First, the VJ introduces him, explains that the questions were being asked by his manager, and says, “Now, Prince is not alone here. The interview was shot at the filming of his new video ‘America’.…” and a bunch of other stuff I’d try to fast-forward through until the video cuts to a vision of Prince looking excited, innocent, and fresh. He’s surrounded by his castmates, friends, and dancers, like a landscaper sitting in the middle of a rose garden. Oh, how I envied those dancers. They sat there with serious expressions and big ’80s hair and consciously casual clothes, hardly breathing, hanging on his every word. Prince wore a ruffled white shirt with a tawny tweed greatcoat, that same tasteful dash of eyeliner that worked so well for Amir, and a perfect mole in exactly the right place on his cheek. I loved that mole most of all.
He spoke softly, deliberately, choosing his words as quietly and carefully as I would later hear him choose the lyrics of a song. Long after I became one of those dancers, when I was his wife and his baby was doing slow stretches and bicycle kicks in my belly, I’d wake up and hear him at the piano. I’d pull the sheet off the bed and wrap it around myself like a sari and sit on the piano bench next to him while he found what he was looking for. You see a more formal version of that understated search for words when you watch that MTV interview. He’s so young; it makes me ache to look at him. Our son would be almost that same age now, with his father’s full lips and dark eyes, and I like to think he would have been as thoughtful about expressing himself.
“One thing I’d like to say… is that I don’t live in a prison,” he says. “And I’m not afraid of anything. I haven’t built any walls around myself. I’m just like anyone else. I need love and water, and I don’t really consider myself a superstar. I live in a small town, and I always will, ’cause I can walk around and be me. And…” He shrugs his shoulders inside the oversize coat and laughs a little.
“That’s all I wanna be. That’s all I ever try to be. I didn’t know what was gonna happen. I just tried to do my best, and somebody dug it and…” He purses his lips and finishes the thought with an air kiss, assigning his remarkable existence to the kiss of fate.
He goes on to talk about how James Brown influenced his style, but when he’s asked how he feels about people comparing him to Jimi Hendrix, he says, “A lot had to do with, I could say, the color of my skin, and that’s not where it’s at—at all. It really isn’t. Hendrix was very good, but there’ll never be another one like him, and it would be a pity to try. I strive for originality in my work, and hopefully it’ll be perceived that way.”
The interviewer says, “Some people have criticized you for selling out to the white rock audience with Purple Rain and leaving your black listeners behind. How do you respond to that?”

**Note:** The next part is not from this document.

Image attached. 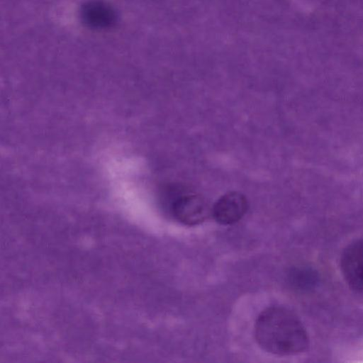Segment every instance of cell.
<instances>
[{"label": "cell", "instance_id": "5", "mask_svg": "<svg viewBox=\"0 0 363 363\" xmlns=\"http://www.w3.org/2000/svg\"><path fill=\"white\" fill-rule=\"evenodd\" d=\"M86 23L94 28H104L113 22L114 13L107 5L99 2L86 4L82 10Z\"/></svg>", "mask_w": 363, "mask_h": 363}, {"label": "cell", "instance_id": "3", "mask_svg": "<svg viewBox=\"0 0 363 363\" xmlns=\"http://www.w3.org/2000/svg\"><path fill=\"white\" fill-rule=\"evenodd\" d=\"M174 217L186 225H196L205 220L208 214L207 203L195 194H184L177 196L172 203Z\"/></svg>", "mask_w": 363, "mask_h": 363}, {"label": "cell", "instance_id": "4", "mask_svg": "<svg viewBox=\"0 0 363 363\" xmlns=\"http://www.w3.org/2000/svg\"><path fill=\"white\" fill-rule=\"evenodd\" d=\"M248 202L240 192H228L214 203L212 214L215 220L223 225H230L240 220L247 211Z\"/></svg>", "mask_w": 363, "mask_h": 363}, {"label": "cell", "instance_id": "1", "mask_svg": "<svg viewBox=\"0 0 363 363\" xmlns=\"http://www.w3.org/2000/svg\"><path fill=\"white\" fill-rule=\"evenodd\" d=\"M255 335L260 347L277 355L301 353L309 344L301 321L294 313L282 307L263 311L256 320Z\"/></svg>", "mask_w": 363, "mask_h": 363}, {"label": "cell", "instance_id": "2", "mask_svg": "<svg viewBox=\"0 0 363 363\" xmlns=\"http://www.w3.org/2000/svg\"><path fill=\"white\" fill-rule=\"evenodd\" d=\"M340 266L347 284L354 290L363 293V239L354 241L345 247Z\"/></svg>", "mask_w": 363, "mask_h": 363}]
</instances>
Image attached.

At first, Prince clowns around: “Aw, come on. Come on! Cuff links like this cost money, okay? I mean, let’s be frank. Can we be frank? If we can’t be nothin’ else, we might as well be frank, okay?” But then he says, “Seriously… I was brought up in a black and white world, and—yes, black and white, night and day, rich and poor. Black and white. And I listened to all kinds of music when I was young. And when I was younger, I always said that one day I was gonna play all kinds of music and not be judged for the color of my skin, but the quality of my work. And hopefully that’ll continue. I think there’re a lot out there that understand this. They support me and my habits, and I support them and theirs.”
I find it interesting in retrospect that he felt compelled to end this interview by saying, “I believe in God. There’s only one God. And I believe in the afterworld, and hopefully we’ll all see it. I have been accused of a lot of things contrary to this, and I just want people to know that I’m very sincere in my beliefs. I pray every night, and I don’t ask for much. I just say thank you.”
“I’m going to marry Prince,” I told my mother. “Or Luis Miguel.”
She laughed, but I was completely serious. This wasn’t just a tweenager’s “someday my prince will come” fantasy or the fact that I generally had a thing for guys with green eyes. This was a plainspoken certainty I felt. I had absolutely no logical reason to think that this was remotely possible, but I had seen it in my mind’s eye, or perhaps remembered it from that soul-spiral—all possibilities at all times—and I knew it would happen.
Years later, this sort of premonition would be a recurring theme between Prince and me. I’d feel something in the air when he was about to call. Somehow the mailbox had a different personality when there was a letter from Prince in it. I remember watching a television special on Herb Ritts when I was a teenager, and I thought, I’m going to shoot with him. It was odd that I saw this at all, because we were living on a military base in Germany; there was only one TV channel, and this wasn’t the type of thing we usually saw on it.
A day or two later, Prince called and said, “Wanna come to Minneapolis and shoot some pictures for Vogue?”
“Who’s the photographer?” I asked.
“Herb Ritts.”
I felt that small, satisfying ping you get when synchronicity happens. This sort of thing came up all the time, and we’d laugh about it. We didn’t find it spooky or illogical at all, and we never felt the need to validate it or prove it to ourselves or to anyone else. We simply accepted it as coincidence or fate, just a little shout-out from the universe, reminding us that we were exactly where God wanted us to be.